Roosegaarde’s work is hard to define but its hybrid nature is what arguably makes it so appealing.

 

“There’s a power in just making things,” Roosegaarde likes to say. “Making them and showing how they work.” He is often called an artist but a lot of his projects encompass architecture, lighting design, science, technology and nature studies. When he was at school he remembers people asking him what profession he wanted to go into and thinking, “But I don’t want to choose.” He eventually decided to study fine arts and later did a Masters in architecture but freely admits that “80% of what I am doing I was never educated for”. When you do something new or want to innovate you always start as an amateur, he believes. In the course of his career he has already had to become an expert in pollution, climate change and space debris.

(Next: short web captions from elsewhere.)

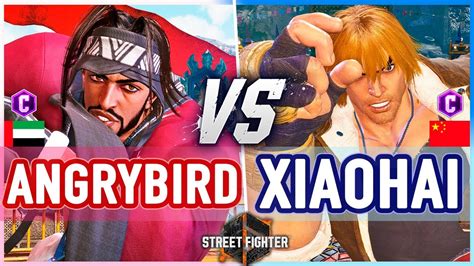 Sf6 🔥 Angrybird Rashid Vs Xiaohai Ken 🔥 Street Fighter 6 Youtube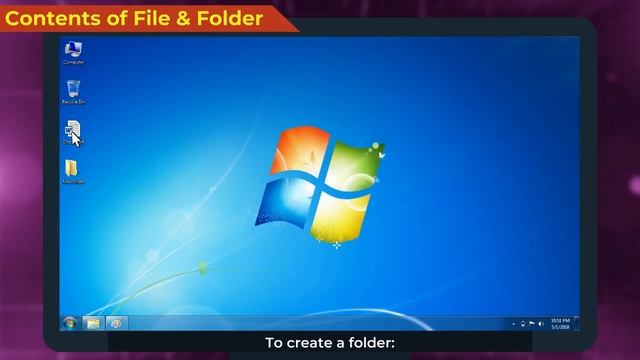What is Windows Explorer || Class-5 смотреть онлайн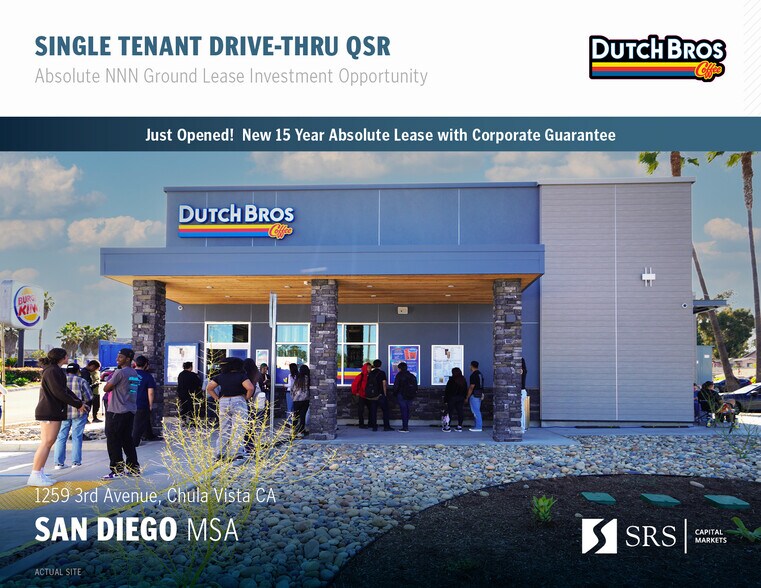 Primary Photo Of 1259 Third Ave, Chula Vista Fast Food For Sale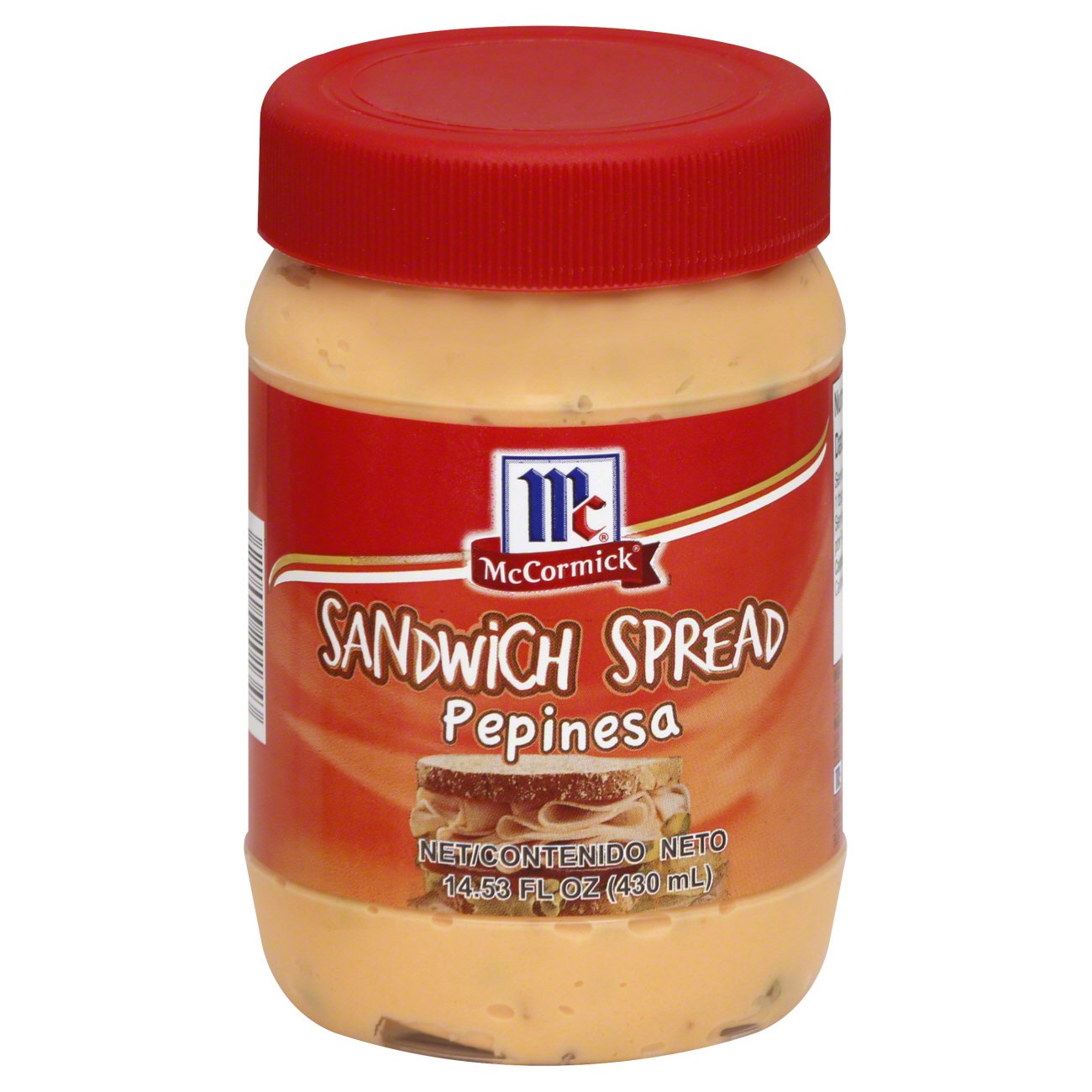 McCormick Pepinesa Sandwich Spread Shop Mayonnaise & spreads at HEB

His practice is currently exploring ways to clean up air space and busy designing and installing hi-tech smog-cleaning towers that governments in China, India, Mexico and Poland are enthusiastically embracing and installing in city parks and squares.

 

He has also developed energy-harvesting kites that stay up in the air for months and generate enough energy to power 100-150 households an hour as their cables “pull and search for the wind”. By making the cable light-emitting they become “beautiful, dancing lines of light that also produce energy.”

With Roosegaarde, aesthetic considerations are never far behind the desire to innovate, as his work with light-emitting algae ably demonstrates. “Innovation isn’t just sensors, microchips or the future, it’s also about learning from what’s already there and using nature to make a more future-proof world,” he says. His initial experiments with one of the oldest micro-organisms on earth were shown in the Afsluitdijk’s historic bunkers at the end of last year. When people walked on cases filled with these algae, they would light up in response to the vibrations.

Afsluitdijk’s historic bunkers lit with algae. Image courtesy of Daan Roosegaarde

Roosegaarde and his team are currently working with scientists to make these algae live for as long as possible and emit as much light as possible. “Why can’t we use algae in our street lights in the future?” he asks excitedly. Finding a way to keep the algae alight would be the simple part he says, the difficult part has been making – and keeping – them happy. “They are real divas!” he laughs. “One degree warmer or colder and they stop doing anything. If one colony doesn’t want to work the other colonies copy that behaviour.” White light is their food source and they love vitamin B12. Roosegaarde and his team are learning, as ever, on the job. “Energy is everywhere,” he says. “All we have to do is harvest it.”

Featured image: Daan Roosegaarde in front of his Gates of Light project.